In 1969 John McPhee took his wife and four young daughters from Princeton, New Jersey, to the island of Colonsay, ancestral home of the McPhee clan, twenty-five miles off the west coast of Scotland. Eight miles long and three wide, it was home to 138 people. The entire island was owned by the laird, Donald Howard, the 4th Baron Strathcona and Mount Royal who was responsible for upkeep of the island in return for the payment of rents and service from the tenants. It was a strange medieval holdover, a bit of feudal history lingering into the present.

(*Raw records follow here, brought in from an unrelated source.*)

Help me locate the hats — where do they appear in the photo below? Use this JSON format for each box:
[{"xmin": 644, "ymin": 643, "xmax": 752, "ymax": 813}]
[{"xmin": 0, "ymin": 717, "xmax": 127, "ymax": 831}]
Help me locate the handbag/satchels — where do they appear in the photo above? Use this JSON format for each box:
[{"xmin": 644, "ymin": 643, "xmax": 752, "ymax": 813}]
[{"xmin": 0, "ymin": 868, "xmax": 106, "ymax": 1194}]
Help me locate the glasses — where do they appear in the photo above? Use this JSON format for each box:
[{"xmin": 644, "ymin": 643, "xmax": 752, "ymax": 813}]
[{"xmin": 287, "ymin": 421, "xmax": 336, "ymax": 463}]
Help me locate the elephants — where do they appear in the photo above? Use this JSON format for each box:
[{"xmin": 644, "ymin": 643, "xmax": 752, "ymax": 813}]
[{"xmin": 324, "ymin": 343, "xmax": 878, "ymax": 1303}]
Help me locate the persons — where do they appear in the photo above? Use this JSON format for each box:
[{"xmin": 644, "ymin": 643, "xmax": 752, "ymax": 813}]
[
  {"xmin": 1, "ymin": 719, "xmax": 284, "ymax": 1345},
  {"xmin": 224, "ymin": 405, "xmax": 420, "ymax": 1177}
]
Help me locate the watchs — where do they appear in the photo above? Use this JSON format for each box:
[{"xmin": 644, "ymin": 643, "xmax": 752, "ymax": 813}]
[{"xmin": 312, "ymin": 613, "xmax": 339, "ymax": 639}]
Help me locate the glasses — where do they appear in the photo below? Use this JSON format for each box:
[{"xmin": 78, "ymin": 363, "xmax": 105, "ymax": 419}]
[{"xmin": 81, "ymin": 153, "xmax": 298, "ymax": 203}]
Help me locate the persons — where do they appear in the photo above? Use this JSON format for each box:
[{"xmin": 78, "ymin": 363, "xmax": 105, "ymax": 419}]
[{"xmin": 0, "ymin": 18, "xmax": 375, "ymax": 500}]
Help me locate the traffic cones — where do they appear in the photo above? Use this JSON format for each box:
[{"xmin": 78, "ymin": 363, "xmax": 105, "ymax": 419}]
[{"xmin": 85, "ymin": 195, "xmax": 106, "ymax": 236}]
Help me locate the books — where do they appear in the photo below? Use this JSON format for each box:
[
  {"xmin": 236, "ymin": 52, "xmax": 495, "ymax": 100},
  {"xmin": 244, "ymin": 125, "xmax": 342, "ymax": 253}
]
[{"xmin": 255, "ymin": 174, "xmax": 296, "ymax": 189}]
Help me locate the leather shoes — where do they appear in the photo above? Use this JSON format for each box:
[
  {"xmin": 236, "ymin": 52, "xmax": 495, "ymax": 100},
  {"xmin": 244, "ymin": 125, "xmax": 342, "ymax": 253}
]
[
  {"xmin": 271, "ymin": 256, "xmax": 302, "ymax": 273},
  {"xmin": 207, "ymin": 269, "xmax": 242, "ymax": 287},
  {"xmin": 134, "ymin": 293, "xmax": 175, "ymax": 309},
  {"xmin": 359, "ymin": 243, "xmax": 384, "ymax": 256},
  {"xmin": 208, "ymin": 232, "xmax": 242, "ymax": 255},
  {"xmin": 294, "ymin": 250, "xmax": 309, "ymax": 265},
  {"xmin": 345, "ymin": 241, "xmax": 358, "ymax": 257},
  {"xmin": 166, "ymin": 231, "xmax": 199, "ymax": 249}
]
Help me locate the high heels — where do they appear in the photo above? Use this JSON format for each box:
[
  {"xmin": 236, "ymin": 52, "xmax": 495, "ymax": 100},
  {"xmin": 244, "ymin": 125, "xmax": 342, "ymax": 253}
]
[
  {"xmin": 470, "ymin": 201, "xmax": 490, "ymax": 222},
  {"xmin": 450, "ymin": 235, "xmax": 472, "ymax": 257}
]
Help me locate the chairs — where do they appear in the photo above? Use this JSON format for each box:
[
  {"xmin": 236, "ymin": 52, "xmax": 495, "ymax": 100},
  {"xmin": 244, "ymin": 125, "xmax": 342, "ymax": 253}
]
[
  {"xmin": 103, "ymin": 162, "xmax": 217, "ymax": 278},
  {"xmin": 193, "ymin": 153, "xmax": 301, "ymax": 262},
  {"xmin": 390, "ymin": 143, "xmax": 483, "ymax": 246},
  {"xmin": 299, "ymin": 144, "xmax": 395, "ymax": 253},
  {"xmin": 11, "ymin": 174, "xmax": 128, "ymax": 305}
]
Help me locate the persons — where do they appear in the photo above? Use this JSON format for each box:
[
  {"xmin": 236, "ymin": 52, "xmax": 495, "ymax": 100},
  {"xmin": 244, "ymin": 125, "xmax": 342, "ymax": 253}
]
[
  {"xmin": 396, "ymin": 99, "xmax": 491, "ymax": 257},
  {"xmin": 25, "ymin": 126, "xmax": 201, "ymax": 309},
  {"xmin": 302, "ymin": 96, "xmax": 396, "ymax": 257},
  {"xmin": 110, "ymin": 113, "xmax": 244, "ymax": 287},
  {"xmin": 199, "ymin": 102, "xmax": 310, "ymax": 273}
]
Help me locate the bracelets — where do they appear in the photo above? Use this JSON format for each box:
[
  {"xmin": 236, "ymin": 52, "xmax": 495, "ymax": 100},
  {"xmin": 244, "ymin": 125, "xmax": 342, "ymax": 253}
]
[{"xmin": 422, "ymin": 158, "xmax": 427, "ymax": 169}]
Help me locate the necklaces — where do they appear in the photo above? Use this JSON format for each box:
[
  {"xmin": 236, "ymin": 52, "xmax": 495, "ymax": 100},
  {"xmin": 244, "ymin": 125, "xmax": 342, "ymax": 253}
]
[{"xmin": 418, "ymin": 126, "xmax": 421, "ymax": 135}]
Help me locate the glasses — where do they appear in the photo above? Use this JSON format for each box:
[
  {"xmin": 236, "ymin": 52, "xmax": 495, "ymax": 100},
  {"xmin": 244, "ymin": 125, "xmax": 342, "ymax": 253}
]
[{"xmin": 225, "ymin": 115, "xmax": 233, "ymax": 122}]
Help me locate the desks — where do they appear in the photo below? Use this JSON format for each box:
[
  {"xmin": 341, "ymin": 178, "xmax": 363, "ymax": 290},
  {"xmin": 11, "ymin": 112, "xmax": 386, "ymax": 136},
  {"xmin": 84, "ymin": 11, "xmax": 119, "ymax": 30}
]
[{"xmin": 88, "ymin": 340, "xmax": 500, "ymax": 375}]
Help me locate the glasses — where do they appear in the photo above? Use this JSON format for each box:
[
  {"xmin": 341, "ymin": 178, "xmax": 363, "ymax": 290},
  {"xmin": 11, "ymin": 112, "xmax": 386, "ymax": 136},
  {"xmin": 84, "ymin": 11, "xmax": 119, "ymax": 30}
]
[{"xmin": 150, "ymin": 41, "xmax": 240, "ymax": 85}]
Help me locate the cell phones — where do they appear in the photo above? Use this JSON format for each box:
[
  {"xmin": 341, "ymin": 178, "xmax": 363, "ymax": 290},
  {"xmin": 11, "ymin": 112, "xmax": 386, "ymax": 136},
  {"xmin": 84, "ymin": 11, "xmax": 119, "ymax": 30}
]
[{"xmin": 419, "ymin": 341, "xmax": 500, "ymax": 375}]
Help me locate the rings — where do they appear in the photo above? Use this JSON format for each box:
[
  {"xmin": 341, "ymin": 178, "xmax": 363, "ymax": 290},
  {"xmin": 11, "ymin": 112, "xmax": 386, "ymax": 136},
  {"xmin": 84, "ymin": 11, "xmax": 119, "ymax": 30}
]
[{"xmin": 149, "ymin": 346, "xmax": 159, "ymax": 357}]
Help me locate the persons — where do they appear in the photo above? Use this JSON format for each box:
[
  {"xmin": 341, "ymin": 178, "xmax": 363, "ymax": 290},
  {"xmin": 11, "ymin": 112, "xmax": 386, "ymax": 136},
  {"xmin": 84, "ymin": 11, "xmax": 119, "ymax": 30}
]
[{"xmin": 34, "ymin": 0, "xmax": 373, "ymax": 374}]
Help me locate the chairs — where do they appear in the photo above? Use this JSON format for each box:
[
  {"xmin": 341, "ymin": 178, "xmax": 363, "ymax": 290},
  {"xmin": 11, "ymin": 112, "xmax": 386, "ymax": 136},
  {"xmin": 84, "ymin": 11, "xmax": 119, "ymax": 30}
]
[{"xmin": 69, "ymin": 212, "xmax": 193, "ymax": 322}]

Life on Colonsay was circumscribed by its economic system, and the population fell as young people moved away to the mainland in search of jobs and opportunities. Twenty years previously the population had been 250, and in the distant past it seems to have supported a thousand people along with a monastery. After McPhee’s visit the population continued to drop, to a low of around 100, but in recent decades it has recovered a bit and is now close to the same level as it was when he visited. I searched the internet for more information, but could not find whether the feudal system still exists; I found references to a modern land reform act but nothing tying it to Colonsay.
Most of the people lived by sheep herding or farming. There were a few large farms, but most of the allotments were crofts, plots of forty acres or less. Surprisingly, there was no maritime industry, no one working at fishing or lobstering. There was one small store with an attached pub, a one-room school, a doctor, a postman, and a dockmaster, and that was about it.
The island was a money losing proposition for the laird, whose family got rich building railroads in Canada. The laird lived most of the year in Bath, England, and only visited the island during the summer. When McPhee spoke with him he had an interesting, but perhaps not surprising, perspective. The rents collected were low, and could not be raised because the inhabitants were barely surviving as it was. The laird reduced expenses by laying off workers at his estate, and reducing free services such as electricity, but the income still did not meet the outlay, particularly since he, as landlord, was responsible for maintaining the roads, fences, and dwellings. He said that the tenants would do nothing for themselves, and then complain about the delays it took the laird’s agent to fix things.
The lives of the people were not easy, barely rising to the subsistence level, but they loved the land and supported each other, and hated losing their children to better opportunities on the mainland. Once children left they returned only for brief visits.
This book is not sociology, it is story-telling, and McPhee is a fine story teller. The people he profiles come alive with their own personalities, their struggles and their lives. Many of them can trace their families back generations on the island, to the days before the power of the clans was destroyed at Culloden in 1746. History, geography, and weather are woven into the narrative, the history going all the way back to the Neolithic age, as revealed in excavations of the middens, up through the time of the Vikings, and into the modern era. The ancient myths are also recounted, of mer-people and monsters, and heroic deeds. Put together, all these threads help to create a story of a place and time, of the present being just the near end of a past that reaches back through time out of mind, binding people and beliefs to the lands and to one another. McPhee tells a fine story in a book that is is barely 150 pages long, and it was a pleasure to read.